Não é uma questão cínica, mas sincera, a do videomaker, que, na ocasião, por incrível coincidência, ocupava o Palazzo delle Esposizione em Roma ao lado de uma retrospectiva de Bellini. Passado distante e presente se cruzam num livro que pretende romper a fronteira histórica ao mostrar a conexão insuspeitada entre o expressionista Philip Guston e o barroco Rembrandt, o minimalista Carl André e o naturalista Daumier ou o fotógrafo japonês Hiroshi Sugimoto e o renascentista Petrus Christus, ativo em Bruges no século 15. Sugimoto sugere que, ao ver o famoso retrato da jovem dama pintado por Christus, em 1470, encontrou o significado perfeito da frase “Deus está nos detalhes”. Obcecado pela perfeição, passou a usar uma obsoleta ‘plate camera’ para se aprofundar no infinitesimal da imagem, à maneira dos pontilhistas, atribuindo a Christus essa sua fixação no detalhe.

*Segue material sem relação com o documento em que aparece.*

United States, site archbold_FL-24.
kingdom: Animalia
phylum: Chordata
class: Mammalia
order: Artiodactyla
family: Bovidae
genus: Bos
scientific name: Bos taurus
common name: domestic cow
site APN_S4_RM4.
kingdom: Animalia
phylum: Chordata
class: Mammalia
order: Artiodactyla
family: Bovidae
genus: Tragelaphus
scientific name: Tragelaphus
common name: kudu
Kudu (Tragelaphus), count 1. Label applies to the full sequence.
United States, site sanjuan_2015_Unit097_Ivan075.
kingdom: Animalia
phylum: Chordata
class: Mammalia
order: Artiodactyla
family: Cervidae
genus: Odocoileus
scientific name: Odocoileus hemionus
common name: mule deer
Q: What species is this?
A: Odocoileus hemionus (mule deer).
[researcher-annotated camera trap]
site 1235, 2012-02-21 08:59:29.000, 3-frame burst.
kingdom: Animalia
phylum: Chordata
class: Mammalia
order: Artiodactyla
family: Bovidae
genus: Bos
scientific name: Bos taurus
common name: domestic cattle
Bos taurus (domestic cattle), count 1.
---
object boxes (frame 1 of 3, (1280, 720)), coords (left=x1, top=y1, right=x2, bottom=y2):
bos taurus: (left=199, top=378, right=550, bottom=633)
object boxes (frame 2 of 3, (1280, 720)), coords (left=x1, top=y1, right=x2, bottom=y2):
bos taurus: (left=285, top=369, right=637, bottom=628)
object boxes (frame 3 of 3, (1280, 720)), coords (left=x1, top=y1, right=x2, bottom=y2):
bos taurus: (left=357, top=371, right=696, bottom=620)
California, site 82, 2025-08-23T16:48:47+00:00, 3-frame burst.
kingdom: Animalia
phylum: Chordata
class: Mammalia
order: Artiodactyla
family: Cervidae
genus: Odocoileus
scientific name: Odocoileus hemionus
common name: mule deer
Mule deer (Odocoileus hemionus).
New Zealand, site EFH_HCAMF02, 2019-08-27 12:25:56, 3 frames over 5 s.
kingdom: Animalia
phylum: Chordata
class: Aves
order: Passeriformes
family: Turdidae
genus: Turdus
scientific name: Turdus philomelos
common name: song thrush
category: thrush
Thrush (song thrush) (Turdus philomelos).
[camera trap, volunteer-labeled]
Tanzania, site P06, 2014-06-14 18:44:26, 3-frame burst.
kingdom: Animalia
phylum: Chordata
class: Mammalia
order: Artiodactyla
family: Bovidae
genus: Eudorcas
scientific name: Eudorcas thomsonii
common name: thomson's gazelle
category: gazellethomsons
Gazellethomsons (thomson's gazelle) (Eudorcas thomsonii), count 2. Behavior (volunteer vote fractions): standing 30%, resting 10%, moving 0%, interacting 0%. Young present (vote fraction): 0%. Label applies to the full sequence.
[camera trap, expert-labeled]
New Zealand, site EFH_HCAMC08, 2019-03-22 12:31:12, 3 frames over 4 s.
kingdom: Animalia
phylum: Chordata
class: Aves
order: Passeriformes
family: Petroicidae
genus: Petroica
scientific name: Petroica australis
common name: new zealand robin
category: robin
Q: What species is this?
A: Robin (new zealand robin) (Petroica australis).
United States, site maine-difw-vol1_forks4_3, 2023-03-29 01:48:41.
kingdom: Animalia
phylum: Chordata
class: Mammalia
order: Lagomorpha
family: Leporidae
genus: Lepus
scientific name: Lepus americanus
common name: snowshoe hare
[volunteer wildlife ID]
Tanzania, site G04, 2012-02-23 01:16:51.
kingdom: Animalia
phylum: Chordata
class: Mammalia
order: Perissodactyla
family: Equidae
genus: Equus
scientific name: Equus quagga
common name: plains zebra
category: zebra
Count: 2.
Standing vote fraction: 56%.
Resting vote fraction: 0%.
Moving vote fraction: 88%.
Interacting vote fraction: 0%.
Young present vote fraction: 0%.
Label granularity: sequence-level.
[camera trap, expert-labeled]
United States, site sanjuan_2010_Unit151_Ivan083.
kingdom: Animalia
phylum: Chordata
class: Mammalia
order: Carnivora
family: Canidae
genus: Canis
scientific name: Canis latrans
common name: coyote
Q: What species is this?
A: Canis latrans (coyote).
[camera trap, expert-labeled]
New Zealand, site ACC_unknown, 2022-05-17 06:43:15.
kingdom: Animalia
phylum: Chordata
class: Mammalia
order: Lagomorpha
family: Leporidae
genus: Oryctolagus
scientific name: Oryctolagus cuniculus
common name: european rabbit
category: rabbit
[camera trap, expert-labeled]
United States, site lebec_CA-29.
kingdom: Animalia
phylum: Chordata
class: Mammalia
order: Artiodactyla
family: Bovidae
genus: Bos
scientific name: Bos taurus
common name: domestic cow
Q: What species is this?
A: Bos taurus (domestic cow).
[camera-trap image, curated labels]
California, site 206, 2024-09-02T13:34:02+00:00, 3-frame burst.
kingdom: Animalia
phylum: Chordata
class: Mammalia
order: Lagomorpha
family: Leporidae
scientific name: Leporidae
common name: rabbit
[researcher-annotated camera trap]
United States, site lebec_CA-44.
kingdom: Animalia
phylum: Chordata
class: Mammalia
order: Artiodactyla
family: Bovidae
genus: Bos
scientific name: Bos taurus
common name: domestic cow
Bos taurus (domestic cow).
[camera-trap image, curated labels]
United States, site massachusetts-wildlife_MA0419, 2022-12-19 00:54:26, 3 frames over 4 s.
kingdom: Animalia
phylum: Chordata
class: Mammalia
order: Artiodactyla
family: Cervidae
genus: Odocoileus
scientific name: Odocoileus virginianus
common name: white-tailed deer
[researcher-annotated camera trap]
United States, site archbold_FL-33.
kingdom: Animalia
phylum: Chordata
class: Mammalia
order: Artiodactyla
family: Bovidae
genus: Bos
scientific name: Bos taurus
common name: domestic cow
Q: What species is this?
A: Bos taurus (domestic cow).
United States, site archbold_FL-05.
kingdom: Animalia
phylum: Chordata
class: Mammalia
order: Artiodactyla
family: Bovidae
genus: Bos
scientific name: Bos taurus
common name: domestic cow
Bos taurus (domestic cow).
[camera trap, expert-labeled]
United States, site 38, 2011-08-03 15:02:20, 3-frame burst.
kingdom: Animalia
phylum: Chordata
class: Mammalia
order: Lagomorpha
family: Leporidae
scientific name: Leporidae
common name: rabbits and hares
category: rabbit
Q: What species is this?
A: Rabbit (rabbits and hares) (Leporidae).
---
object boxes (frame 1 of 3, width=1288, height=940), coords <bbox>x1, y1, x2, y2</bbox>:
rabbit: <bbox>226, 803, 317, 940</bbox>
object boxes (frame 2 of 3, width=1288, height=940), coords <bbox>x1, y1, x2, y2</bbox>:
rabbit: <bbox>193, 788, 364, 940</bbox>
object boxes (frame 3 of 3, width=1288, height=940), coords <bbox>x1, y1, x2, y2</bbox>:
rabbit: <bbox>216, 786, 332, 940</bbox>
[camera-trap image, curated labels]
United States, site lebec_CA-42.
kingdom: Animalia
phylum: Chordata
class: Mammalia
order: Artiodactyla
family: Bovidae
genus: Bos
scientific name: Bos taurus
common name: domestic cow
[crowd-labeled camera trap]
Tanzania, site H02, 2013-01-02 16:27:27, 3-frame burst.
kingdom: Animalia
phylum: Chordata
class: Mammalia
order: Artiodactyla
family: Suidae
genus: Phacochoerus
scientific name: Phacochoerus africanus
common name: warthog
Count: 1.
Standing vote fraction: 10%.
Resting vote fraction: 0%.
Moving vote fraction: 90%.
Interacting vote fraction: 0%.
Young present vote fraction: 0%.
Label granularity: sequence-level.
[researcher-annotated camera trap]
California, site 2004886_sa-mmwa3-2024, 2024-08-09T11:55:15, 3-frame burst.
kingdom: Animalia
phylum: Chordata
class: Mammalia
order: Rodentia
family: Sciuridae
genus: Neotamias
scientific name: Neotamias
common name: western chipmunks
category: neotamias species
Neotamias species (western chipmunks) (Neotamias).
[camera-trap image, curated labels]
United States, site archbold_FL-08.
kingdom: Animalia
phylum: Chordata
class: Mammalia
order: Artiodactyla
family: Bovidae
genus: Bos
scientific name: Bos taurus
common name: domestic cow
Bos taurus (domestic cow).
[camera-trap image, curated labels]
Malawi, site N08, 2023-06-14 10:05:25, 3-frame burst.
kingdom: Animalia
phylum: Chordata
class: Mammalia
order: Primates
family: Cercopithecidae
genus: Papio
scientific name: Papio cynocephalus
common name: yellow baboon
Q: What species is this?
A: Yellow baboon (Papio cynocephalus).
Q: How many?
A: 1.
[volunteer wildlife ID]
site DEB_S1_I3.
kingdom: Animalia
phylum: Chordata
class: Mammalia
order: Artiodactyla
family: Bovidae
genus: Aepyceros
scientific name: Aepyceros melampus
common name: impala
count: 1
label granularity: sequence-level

Há casos em que a identificação com o modelo se transforma numa relação simbiótica, como a do fotógrafo Gregory Crewdson e do pintor hiper-realista Edward Hopper (1882-1967). Crewdson, nova-iorquino de 52 anos, ficou conhecido por reencenar fragmentos de filmes clássicos (como Janela Indiscreta) e recriar a atmosfera das telas de Hopper, como se pode ver nas duas fotos maiores desta página. Há uma narrativa quase literária nas cenas pintadas por Hopper, que igualmente admitia uma aproximação com o cinema ao enquadrar seus personagens em interiores desolados, como em Onze da Manhã (1926), na foto acima.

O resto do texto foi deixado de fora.